By Brett SmithJun 11 2015
Italy is famous for its large boot-shaped peninsula jutting down into the Mediterranean Sea from Southern Europe. Italy also includes the two nearby islands of Sicily and Sardinia, and dozens of other small Mediterranean islands.
Ecosystems within Italy include the mountainous regions high in the Alps, temperate woodlands, coastal waters, freshwater river systems and shrub lands in the southern part of the country. Generally speaking, Italy has warm, dry summers and mild winters, with higher elevations in northern Italy experiencing colder and wetter winters.
People consider Italy to be divided in half; with the commercial-centers in the north and the agrarian countryside in the south.
Despite a relatively hospitable climate for humans, Italy is largely unsuitable for farming. The country also has no major deposits of coal, oil, minerals or other natural resources. This means that Italy must be a net importer of natural resources to meet its demands.
Major natural gas reserves have been found along the Po River, however, Italy is still a major importer of energy sources, with more than 80 percent of the country’s energy raw materials being imported.
Major manufacturing industries in Italy include precision machinery, motor vehicles, chemicals, pharmaceuticals and electric goods. The country also has booming tourism, fashion and garment industries.

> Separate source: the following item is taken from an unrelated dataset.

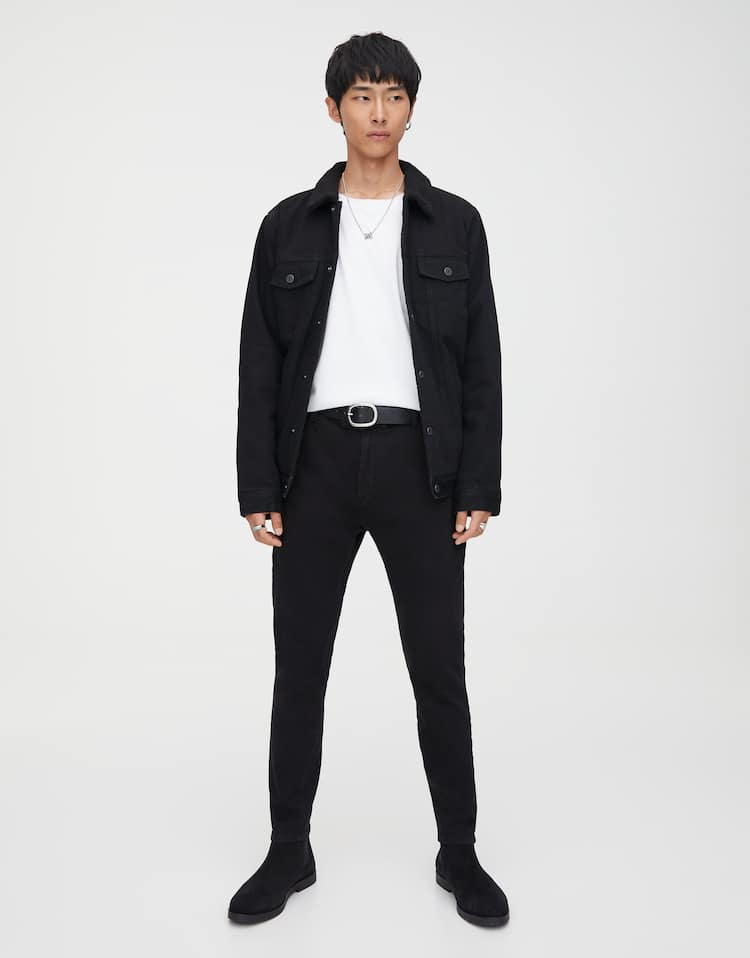 Karottenjeans Join Life by Pull & Bear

Environmental Issues of Italy
Major environmental issues currently facing Italy include air pollution from energy and heating, transportation and industrial sources, polluted inland waters, acid rain, and insufficient industrial waste treatment and disposal programs.
A 2006 World Health Organization report found significant levels of air pollution (particle size 10 μm or less is PM10) in Italian cities ranged from 26.3 to 61.1 milligrams per cubic meter. The WHO guidelines establish the air quality standard at 20 micrograms per cubic meter, whereas the European Union Air Quality Directive is set at 40 micrograms per cubic meter (daily limit value). The European Environment Agency (EEA) has estimated that more than 66000 people die prematurely due to particulate air pollution. EEA has observed the annual average trend of PM10 in Italy in the period 2012-2015 to be below the threshold levels. Traffic stations continue to have high particulate concentrations.

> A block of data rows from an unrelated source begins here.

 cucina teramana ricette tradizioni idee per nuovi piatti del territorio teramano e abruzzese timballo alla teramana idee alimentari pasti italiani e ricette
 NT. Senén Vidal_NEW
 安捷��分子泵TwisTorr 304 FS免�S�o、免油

Top 5 Environment – All you need to know for Italian Presidency
Top 5 Environment – All you need to know for the Italian EU Presidency Video Credits: viEUws
Localized incidents of water pollution have also been reported with some regularity. In 2014, the Mayor of Rome, Ignazio Marino, signed a 10-month ban on the use of public water in two neighborhoods in the Northwest part of the Italian capital after tests showed it was polluted.
A large steel manufacturing plant in Taranto, Italy, is emblematic of the country’s issues concerning industrial emissions. In October 2014, the European Commission formally reprimanded the ILVA steel plant and Italy’s government for not conforming to European industrial emissions regulations. Tests near the plant and Taranto showed heavy pollution of the air, soil, and ground waters.
In Veneto Region, Italy, the ground water, surface water and drinking water was contaminated with polyfluoroalkylated substances (PFAS) (compounds harmful for human health), from a local chemical plant. It exposed approximately 127 000 citizens from the region to the chemical. It wasn’t until the spring of 2017 from the time of discovery in 2013 the contamination crisis was tackled, involving health, environment, political and legal authorities.
Environmental Policies of Italy
Because Italy is a member of the European Union, its environmental policies largely fall under EU environmental legislation.
With respect to air pollution and climate change, Italy is pushing initiatives designed to reduce black carbon emissions, particularly in the transportation sector. Through the Sustainable Mobility Fund, Italy has co-funded nearly 190 projects at a total cost of 195 million Euros. In the last two decades, Italy has decreased the emissions consistently.
Separate waste collection is used for the effective recycling; in 2013, the waste generation has also decreased on average. However, a 2013 report from the Organization for Economic Co-operation and Development (OECD), recommends that Italy’s “water management needs a long term vision, consistent implementation and better governance.” It also reports that Italy is currently looking to push forward with a number of water conservation initiatives, including the evolution of the legal and institutional framework, reforming the water supply systems and improving water sanitation systems.
A bird's eye view of nearby Venice showing significant accumulations of industrial fog in the air. Image credit: Elena Dijours/shutterstock.com
As it recovers from the still-recent global economic collapse, Italy will be looking to incorporate green initiatives into its economic policies, according to the OECD report. These measures are expected to include: “greening” the tax code, (where a smaller share of taxation revenue from income tax and a larger share of revenue from taxes on polluting activities is received) expanding environment-related markets and green trade policies, promoting eco-innovation and investing in green technology.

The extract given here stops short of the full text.